A resolution to open a bank account establishes the initial signatories and terms when a new account is created. This amending resolution modifies those terms after the account is in operation. Use the opening resolution once, then use this amendment resolution every time the signatories or thresholds need to change.

vs Delegation of Authority Policy

A delegation of authority policy is a comprehensive internal document covering all categories of financial and operational decisions — purchases, contracts, hires, and disbursements — across the entire organization. A board resolution amending the check approval procedure is narrower and more formal, targeting only check-signing authority and serving as the bank-facing legal record. The two documents should be consistent with each other.

vs Unanimous Written Consent of the Board

A unanimous written consent is the mechanism by which board members approve a resolution without convening a meeting. A board resolution is the decision itself. When adopting a check approval amendment without a formal meeting, you use both: the written consent document triggers the process, and the resolution records the substantive decision adopted through that process.

Industry-specific considerations

Nonprofit organizations

Funders and grant auditors routinely require dual-signature rules and documented board approval of check procedures as a condition of funding compliance.

Professional services

Law firms, accounting firms, and consultancies update check authority when partners join or depart, typically requiring partner-level approval above the firm's standard client disbursement threshold.

Construction and real estate

Large and frequent subcontractor payments and draw requests make tiered signing authority critical; thresholds are typically set at the project milestone payment level.

Healthcare

Healthcare organizations subject to cost-report audits and Stark Law compliance need a clear documented trail of who authorized each disbursement, making a current board resolution essential.

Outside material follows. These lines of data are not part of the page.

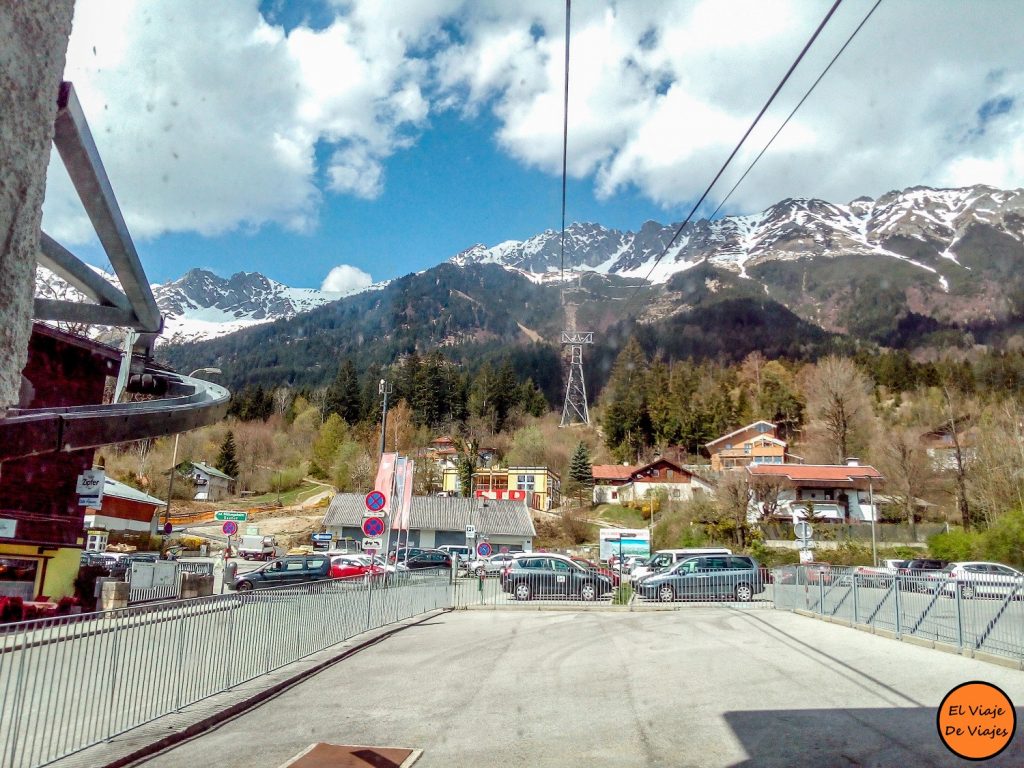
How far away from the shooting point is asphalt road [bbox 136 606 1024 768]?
6941 millimetres

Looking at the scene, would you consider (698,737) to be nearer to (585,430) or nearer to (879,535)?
(879,535)

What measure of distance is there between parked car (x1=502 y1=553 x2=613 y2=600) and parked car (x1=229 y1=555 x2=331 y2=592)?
7316 millimetres

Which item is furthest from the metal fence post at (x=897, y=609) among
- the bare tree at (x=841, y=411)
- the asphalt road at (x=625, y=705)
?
the bare tree at (x=841, y=411)

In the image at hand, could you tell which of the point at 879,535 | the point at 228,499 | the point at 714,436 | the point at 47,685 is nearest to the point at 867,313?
the point at 714,436

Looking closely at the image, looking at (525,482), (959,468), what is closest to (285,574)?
(959,468)

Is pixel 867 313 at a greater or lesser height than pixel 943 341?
greater

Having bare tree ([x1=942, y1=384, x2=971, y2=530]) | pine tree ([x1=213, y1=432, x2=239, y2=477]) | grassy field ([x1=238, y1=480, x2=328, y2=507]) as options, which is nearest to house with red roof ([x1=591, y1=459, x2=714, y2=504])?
bare tree ([x1=942, y1=384, x2=971, y2=530])

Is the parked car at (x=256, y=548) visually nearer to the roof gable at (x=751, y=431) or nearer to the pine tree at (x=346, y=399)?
the pine tree at (x=346, y=399)

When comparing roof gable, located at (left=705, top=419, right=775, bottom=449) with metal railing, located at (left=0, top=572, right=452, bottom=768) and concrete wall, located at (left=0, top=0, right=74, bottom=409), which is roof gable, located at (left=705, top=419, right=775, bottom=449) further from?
concrete wall, located at (left=0, top=0, right=74, bottom=409)

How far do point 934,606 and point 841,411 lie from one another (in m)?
58.7

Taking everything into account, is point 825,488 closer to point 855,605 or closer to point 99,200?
point 855,605

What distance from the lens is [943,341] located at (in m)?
113

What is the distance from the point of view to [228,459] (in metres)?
91.2

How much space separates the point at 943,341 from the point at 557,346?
61200mm
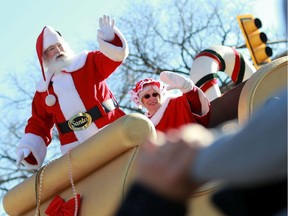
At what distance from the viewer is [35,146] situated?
445cm

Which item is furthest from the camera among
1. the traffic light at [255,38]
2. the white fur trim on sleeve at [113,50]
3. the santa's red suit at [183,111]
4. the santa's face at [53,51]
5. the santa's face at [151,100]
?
the traffic light at [255,38]

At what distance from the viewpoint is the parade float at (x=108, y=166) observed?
3156 mm

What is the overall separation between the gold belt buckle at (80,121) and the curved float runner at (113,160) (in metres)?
0.58

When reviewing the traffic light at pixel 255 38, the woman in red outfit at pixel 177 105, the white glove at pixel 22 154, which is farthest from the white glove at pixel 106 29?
the traffic light at pixel 255 38

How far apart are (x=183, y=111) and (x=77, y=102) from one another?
0.66 metres

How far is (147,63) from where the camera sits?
48.3 feet

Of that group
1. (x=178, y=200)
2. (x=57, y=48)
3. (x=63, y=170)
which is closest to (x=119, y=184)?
(x=63, y=170)

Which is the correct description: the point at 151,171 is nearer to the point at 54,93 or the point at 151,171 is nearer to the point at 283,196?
the point at 283,196

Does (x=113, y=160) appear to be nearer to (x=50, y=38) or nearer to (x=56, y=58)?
(x=56, y=58)

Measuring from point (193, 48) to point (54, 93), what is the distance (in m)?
10.6

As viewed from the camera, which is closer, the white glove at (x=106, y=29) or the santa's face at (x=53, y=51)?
the white glove at (x=106, y=29)

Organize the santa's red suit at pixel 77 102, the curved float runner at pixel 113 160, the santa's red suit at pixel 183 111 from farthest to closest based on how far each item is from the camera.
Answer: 1. the santa's red suit at pixel 77 102
2. the santa's red suit at pixel 183 111
3. the curved float runner at pixel 113 160

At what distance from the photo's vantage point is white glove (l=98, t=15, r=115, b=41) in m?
4.16

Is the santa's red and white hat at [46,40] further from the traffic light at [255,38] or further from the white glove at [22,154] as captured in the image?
the traffic light at [255,38]
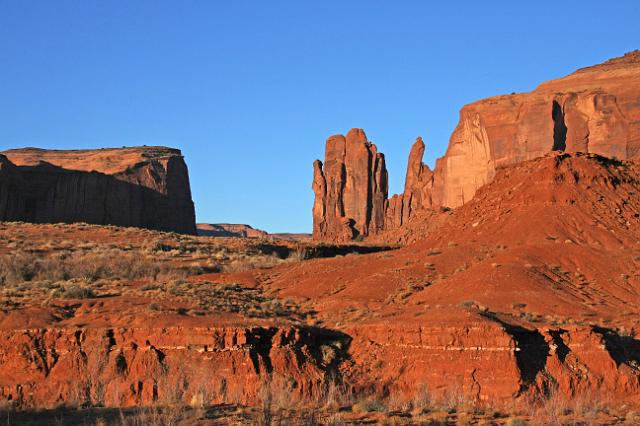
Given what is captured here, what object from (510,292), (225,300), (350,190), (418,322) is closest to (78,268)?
(225,300)

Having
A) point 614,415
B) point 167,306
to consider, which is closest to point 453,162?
point 167,306

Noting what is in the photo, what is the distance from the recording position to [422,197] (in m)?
114

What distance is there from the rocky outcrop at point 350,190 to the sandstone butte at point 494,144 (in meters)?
0.13

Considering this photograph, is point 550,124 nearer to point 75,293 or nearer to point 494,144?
point 494,144

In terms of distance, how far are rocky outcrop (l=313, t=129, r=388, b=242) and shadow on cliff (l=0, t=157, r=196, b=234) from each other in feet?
65.5

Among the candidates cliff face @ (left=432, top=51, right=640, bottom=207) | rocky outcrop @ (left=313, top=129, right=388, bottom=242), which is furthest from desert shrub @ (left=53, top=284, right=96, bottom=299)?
rocky outcrop @ (left=313, top=129, right=388, bottom=242)

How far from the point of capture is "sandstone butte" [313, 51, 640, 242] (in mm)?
73750

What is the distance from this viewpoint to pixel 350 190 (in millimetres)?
122562

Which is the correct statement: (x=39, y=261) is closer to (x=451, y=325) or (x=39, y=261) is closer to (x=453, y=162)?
(x=451, y=325)

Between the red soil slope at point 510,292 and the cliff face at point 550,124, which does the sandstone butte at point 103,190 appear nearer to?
the cliff face at point 550,124

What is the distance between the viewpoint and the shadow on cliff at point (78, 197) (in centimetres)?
10541

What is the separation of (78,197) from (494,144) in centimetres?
5223

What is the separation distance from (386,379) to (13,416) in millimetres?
10371

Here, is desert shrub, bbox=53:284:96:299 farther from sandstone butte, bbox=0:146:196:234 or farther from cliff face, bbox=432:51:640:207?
sandstone butte, bbox=0:146:196:234
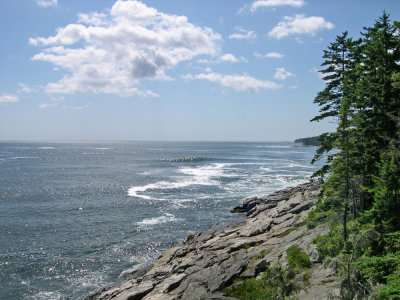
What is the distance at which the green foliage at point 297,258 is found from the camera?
15.7 metres

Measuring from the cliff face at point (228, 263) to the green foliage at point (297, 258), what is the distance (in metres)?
0.29

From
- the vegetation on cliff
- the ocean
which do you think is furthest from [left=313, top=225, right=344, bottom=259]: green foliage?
the ocean

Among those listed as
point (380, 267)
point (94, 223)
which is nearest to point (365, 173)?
point (380, 267)

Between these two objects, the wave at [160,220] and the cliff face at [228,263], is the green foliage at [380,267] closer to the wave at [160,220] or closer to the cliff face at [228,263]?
the cliff face at [228,263]

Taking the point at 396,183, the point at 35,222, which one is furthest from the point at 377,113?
the point at 35,222

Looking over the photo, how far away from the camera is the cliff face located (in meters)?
15.1

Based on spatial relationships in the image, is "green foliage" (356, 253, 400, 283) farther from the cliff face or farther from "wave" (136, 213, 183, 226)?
"wave" (136, 213, 183, 226)

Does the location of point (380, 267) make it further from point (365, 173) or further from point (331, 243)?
point (365, 173)

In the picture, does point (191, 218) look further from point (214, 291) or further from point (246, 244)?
point (214, 291)

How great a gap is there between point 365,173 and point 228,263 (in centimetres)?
1021

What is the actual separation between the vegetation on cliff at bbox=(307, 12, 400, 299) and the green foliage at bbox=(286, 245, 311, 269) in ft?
3.00

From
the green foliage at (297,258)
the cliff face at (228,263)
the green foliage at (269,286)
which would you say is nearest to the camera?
the green foliage at (269,286)

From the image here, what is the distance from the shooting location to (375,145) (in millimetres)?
19094

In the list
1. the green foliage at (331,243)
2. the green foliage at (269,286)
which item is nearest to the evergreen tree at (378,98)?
the green foliage at (331,243)
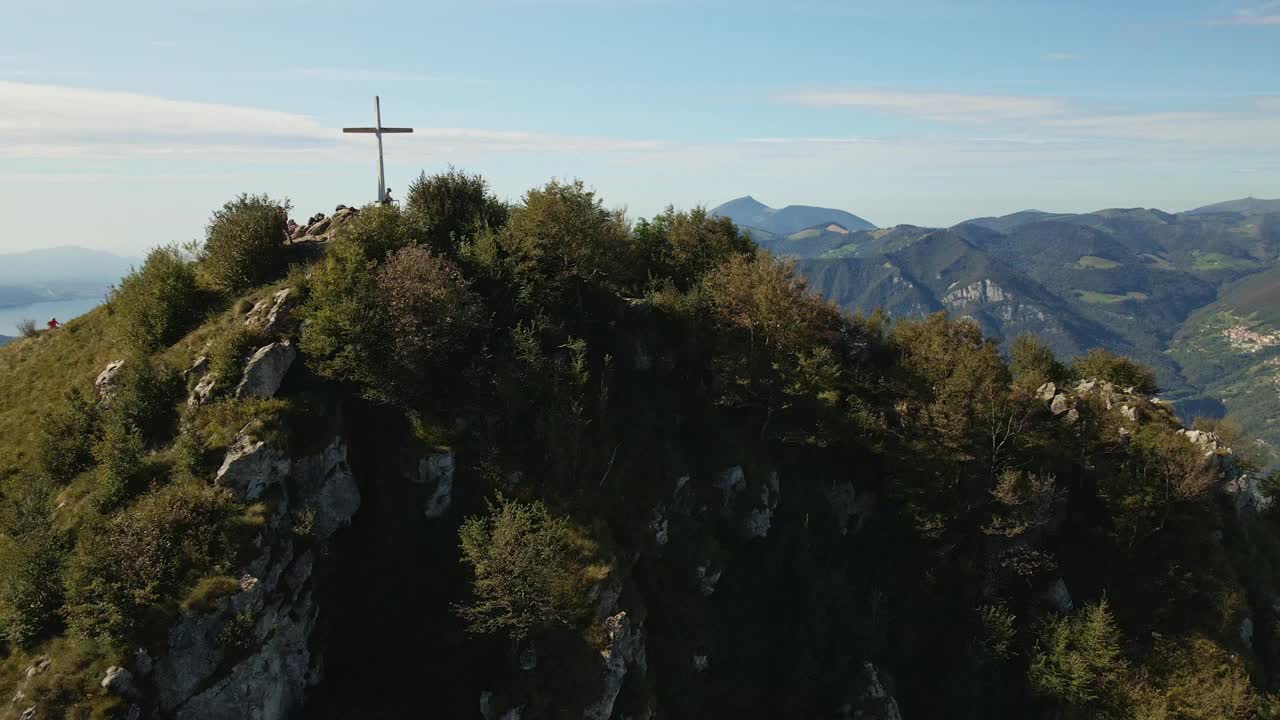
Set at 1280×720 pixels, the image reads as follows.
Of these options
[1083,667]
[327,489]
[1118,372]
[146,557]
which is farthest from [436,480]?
[1118,372]

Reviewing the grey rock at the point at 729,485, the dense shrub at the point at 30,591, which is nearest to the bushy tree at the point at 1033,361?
the grey rock at the point at 729,485

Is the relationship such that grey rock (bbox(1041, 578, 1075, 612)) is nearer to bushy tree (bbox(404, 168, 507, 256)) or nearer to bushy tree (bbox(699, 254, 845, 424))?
bushy tree (bbox(699, 254, 845, 424))

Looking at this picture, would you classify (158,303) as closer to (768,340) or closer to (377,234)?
(377,234)

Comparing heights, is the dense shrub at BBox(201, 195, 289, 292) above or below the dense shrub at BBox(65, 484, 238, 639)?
above

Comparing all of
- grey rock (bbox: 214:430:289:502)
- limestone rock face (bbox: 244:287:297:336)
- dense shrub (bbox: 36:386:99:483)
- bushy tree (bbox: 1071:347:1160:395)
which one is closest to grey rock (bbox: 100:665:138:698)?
grey rock (bbox: 214:430:289:502)

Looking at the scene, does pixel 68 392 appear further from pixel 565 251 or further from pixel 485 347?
pixel 565 251

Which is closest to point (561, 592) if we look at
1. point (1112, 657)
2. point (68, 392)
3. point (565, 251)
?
point (565, 251)
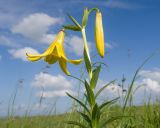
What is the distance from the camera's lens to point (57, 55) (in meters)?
2.72

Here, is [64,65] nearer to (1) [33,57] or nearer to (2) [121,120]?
(1) [33,57]

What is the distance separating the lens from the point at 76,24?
255cm

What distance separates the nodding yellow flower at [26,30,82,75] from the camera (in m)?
2.65

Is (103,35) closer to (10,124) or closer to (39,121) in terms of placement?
(10,124)

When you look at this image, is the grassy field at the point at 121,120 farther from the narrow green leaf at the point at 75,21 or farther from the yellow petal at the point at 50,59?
the narrow green leaf at the point at 75,21

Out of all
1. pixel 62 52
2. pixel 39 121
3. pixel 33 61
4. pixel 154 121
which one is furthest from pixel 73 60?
pixel 39 121

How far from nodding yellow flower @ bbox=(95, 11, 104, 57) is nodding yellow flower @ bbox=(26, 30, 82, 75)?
223mm

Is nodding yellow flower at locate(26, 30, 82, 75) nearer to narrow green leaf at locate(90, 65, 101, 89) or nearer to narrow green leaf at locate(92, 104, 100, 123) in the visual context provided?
narrow green leaf at locate(90, 65, 101, 89)

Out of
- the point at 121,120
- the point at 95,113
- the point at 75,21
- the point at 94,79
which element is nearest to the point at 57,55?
the point at 75,21

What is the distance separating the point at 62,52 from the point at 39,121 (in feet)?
8.30

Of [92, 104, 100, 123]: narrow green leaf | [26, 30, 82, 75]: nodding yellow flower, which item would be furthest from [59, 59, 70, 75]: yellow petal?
[92, 104, 100, 123]: narrow green leaf

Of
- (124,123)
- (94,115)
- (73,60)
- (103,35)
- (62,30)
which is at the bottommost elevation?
(94,115)

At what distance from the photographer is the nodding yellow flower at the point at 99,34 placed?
2432mm

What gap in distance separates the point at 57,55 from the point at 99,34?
42 centimetres
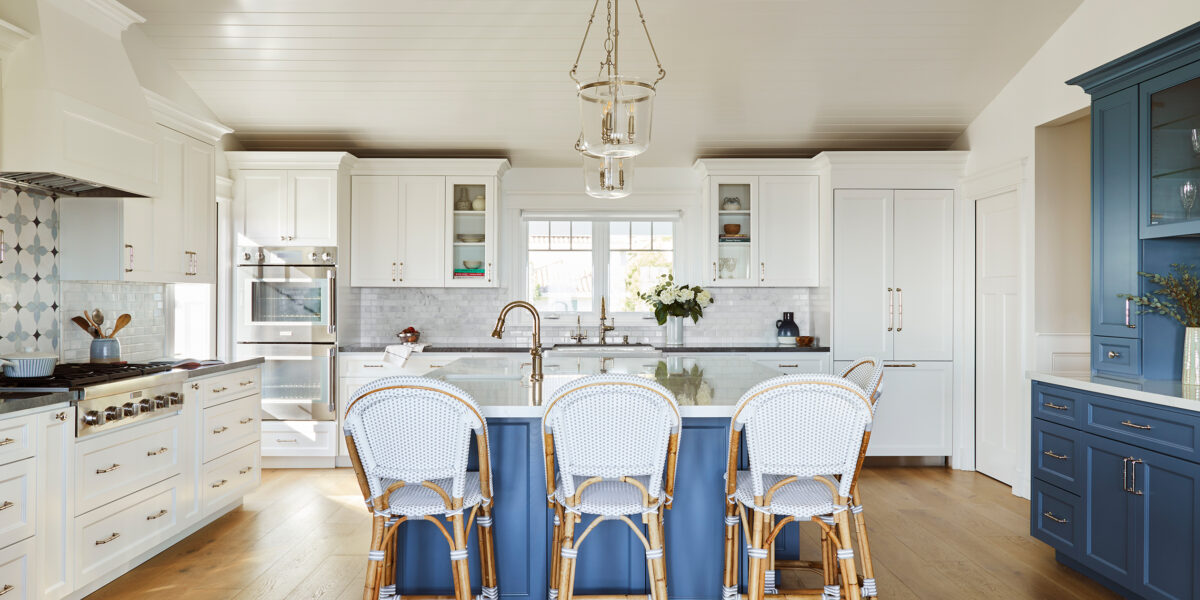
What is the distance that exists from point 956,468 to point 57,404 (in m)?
5.43

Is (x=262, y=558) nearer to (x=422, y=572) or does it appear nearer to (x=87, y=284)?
(x=422, y=572)

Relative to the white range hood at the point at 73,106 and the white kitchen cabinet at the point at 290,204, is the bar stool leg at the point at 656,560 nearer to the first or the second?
the white range hood at the point at 73,106

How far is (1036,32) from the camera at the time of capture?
14.5 feet

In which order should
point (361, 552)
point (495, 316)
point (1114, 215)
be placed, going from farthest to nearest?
1. point (495, 316)
2. point (361, 552)
3. point (1114, 215)

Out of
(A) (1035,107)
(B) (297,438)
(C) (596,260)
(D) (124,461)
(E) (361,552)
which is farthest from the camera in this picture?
(C) (596,260)

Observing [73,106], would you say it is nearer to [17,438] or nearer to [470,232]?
[17,438]

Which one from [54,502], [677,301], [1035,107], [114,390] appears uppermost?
[1035,107]

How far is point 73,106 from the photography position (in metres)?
2.99

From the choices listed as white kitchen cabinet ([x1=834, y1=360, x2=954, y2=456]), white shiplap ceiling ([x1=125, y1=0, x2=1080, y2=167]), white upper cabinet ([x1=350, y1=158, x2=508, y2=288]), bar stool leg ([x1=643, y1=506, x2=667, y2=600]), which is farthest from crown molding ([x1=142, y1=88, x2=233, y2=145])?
white kitchen cabinet ([x1=834, y1=360, x2=954, y2=456])

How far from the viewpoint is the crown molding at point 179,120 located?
12.2 feet

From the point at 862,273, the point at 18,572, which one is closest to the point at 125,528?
the point at 18,572

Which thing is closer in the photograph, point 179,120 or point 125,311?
point 179,120

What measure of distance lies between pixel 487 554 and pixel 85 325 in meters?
2.61

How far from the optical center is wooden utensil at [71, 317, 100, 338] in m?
3.62
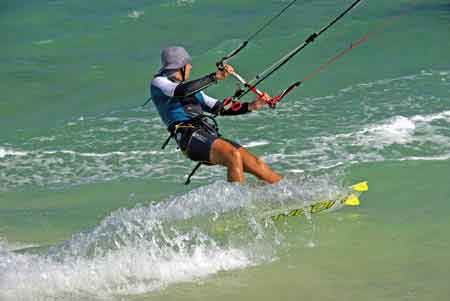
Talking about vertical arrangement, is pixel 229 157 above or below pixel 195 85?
below

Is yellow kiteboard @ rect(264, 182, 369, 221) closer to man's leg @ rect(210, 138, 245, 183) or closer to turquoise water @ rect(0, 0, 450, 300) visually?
turquoise water @ rect(0, 0, 450, 300)

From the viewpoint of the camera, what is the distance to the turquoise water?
6.68 meters

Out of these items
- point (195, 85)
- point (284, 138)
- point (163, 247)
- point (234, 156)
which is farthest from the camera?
point (284, 138)

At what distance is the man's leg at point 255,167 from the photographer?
784 centimetres

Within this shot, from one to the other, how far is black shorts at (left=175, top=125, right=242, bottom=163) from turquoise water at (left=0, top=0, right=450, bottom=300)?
32cm

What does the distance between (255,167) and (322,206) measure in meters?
0.73

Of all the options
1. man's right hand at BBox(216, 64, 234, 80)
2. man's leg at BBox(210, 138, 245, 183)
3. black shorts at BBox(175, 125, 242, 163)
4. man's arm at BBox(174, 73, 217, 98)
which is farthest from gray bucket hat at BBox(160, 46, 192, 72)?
man's leg at BBox(210, 138, 245, 183)

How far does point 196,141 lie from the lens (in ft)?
25.7

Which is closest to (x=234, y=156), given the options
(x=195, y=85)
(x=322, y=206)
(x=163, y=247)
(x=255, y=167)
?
(x=255, y=167)

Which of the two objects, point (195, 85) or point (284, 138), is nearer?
point (195, 85)

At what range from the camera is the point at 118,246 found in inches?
282

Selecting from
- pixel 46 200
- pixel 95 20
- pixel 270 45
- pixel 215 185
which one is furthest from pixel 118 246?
pixel 95 20

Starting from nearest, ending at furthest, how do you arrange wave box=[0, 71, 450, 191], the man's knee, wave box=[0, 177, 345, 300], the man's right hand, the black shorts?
1. wave box=[0, 177, 345, 300]
2. the man's right hand
3. the man's knee
4. the black shorts
5. wave box=[0, 71, 450, 191]

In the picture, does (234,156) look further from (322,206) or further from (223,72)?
(322,206)
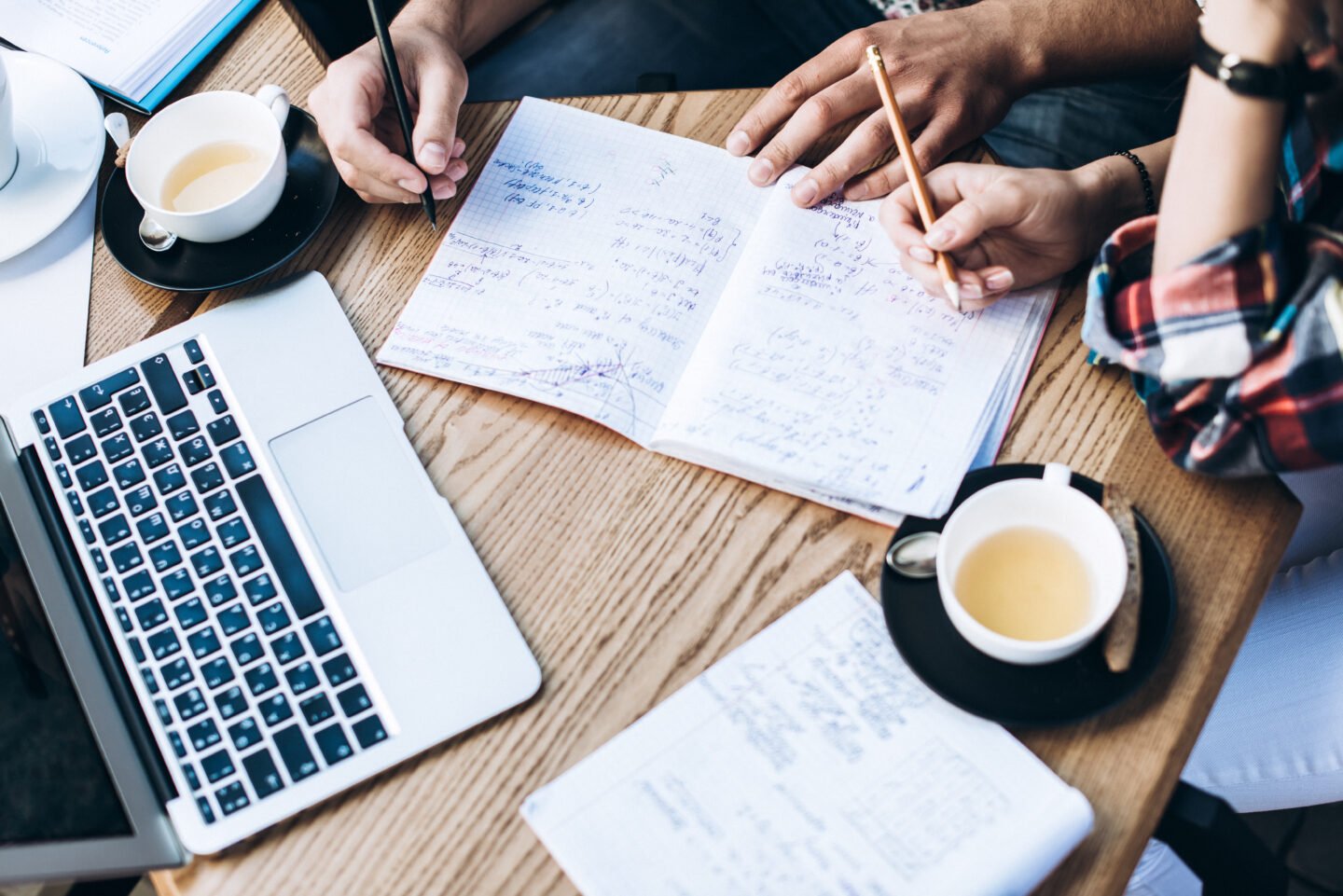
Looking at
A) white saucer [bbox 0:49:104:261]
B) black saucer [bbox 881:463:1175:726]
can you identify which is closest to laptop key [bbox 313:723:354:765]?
black saucer [bbox 881:463:1175:726]

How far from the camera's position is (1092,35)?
0.87 m

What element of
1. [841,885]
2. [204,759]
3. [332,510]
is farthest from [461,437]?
[841,885]

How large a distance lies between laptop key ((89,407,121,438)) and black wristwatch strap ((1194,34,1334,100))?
764mm

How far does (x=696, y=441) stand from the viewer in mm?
677

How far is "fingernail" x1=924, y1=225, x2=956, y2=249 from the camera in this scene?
684 mm

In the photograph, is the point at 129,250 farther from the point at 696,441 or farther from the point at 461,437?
the point at 696,441

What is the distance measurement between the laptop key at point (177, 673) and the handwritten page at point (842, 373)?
1.10 ft

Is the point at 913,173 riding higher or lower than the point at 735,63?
higher

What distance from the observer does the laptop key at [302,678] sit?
0.62 metres

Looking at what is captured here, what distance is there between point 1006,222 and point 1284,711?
0.43 metres

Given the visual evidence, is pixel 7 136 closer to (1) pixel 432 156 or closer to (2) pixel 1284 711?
(1) pixel 432 156

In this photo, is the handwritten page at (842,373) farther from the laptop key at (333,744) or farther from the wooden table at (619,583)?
the laptop key at (333,744)

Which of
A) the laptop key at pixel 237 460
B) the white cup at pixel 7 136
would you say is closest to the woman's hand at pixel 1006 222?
the laptop key at pixel 237 460

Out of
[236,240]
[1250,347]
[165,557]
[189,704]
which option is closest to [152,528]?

Template vs pro — what fits your needs?

PathBest forCostTime
Use the templateSmall businesses, startups, and nonprofits making routine changes to signatory names or dollar thresholdsFree15–30 minutes
Template + professional reviewOrganizations with complex multi-account structures, multiple subsidiaries, or after an audit finding requiring documented remediation$150–$400 for a one-hour legal or accounting review1–2 days
Custom draftedRegulated entities (banks, healthcare organizations, federally-funded nonprofits) where disbursement controls are subject to regulatory examination$500–$1,5003–5 days

Glossary

Board Resolution
A formal written record of a decision made by a company's board of directors, which becomes part of the permanent corporate record.
Check Approval Procedure
The internal policy that defines who may authorize and sign checks, at what dollar thresholds, and under what conditions.
Signing Authority
The delegated power granted to a named individual to sign checks or payment instruments on behalf of the organization up to a defined limit.
Dual-Signature Requirement
A control requiring two authorized signatories to co-sign any check that exceeds a defined dollar threshold.
Dollar Threshold
A specific monetary limit that, when exceeded, triggers a higher level of approval or a second signature on a disbursement.
Recital
The introductory 'whereas' clauses in a resolution that explain the background and business reason for the board's decision.
Rescission
The formal cancellation of a prior board resolution or policy, typically included in an amendment resolution to prevent two conflicting policies from coexisting.
Effective Date
The specific calendar date on which the amended procedure takes legal effect and supersedes the prior version.
Unanimous Written Consent
A mechanism allowing all board members to approve a resolution by signing a written document rather than convening a formal meeting.
Internal Controls
Processes and policies designed to safeguard assets, prevent fraud, and ensure financial transactions are properly authorized and recorded.